▸ **MATERIALS PROVIDED**
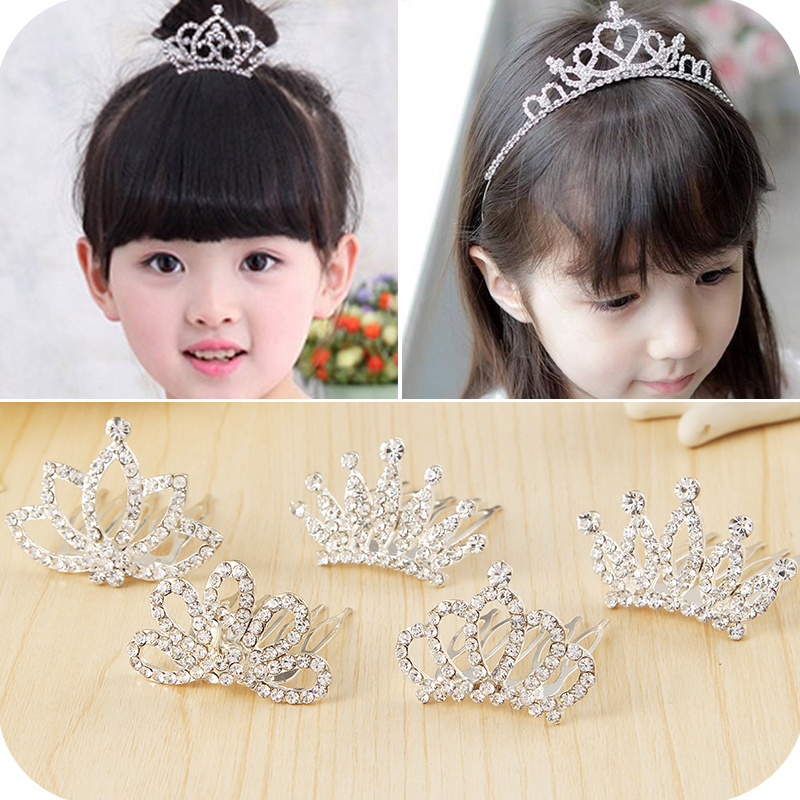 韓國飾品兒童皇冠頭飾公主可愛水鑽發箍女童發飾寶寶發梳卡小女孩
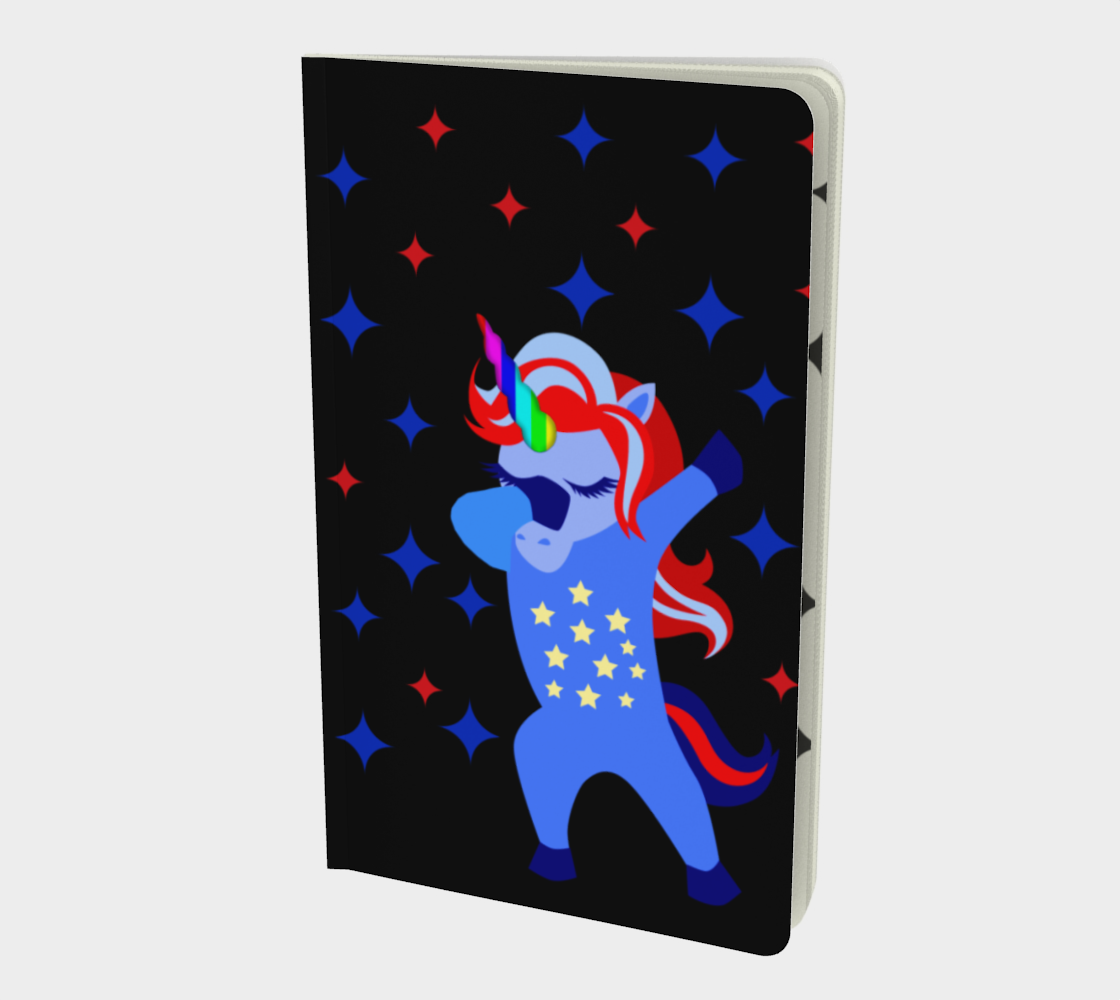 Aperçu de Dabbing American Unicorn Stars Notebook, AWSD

==

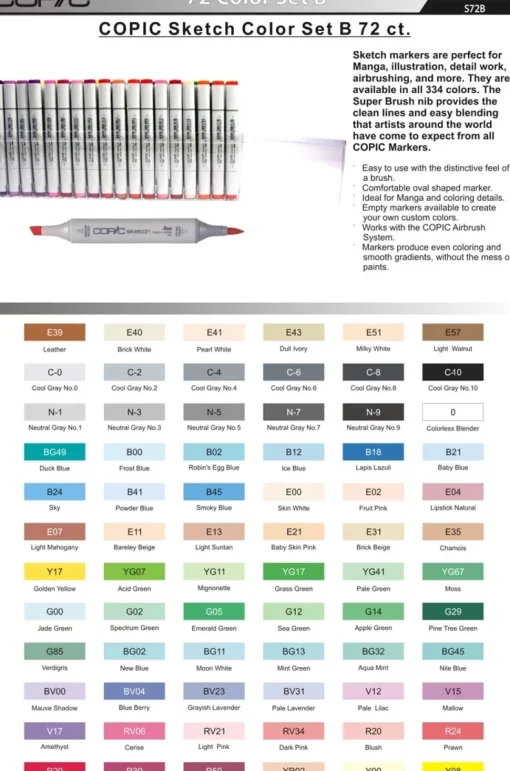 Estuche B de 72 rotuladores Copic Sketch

▸ **TASK STATEMENT**
All that should be printed is the run of lines above from the one with "韓國飾品兒童皇冠頭飾公主可愛水鑽發箍女童發飾寶寶發梳卡小女孩" through the one with "Aperçu de Dabbing", both included, exactly as given, with pictures left out.

▸ **TASK OUTPUT**
 韓國飾品兒童皇冠頭飾公主可愛水鑽發箍女童發飾寶寶發梳卡小女孩
 Aperçu de Dabbing American Unicorn Stars Notebook, AWSD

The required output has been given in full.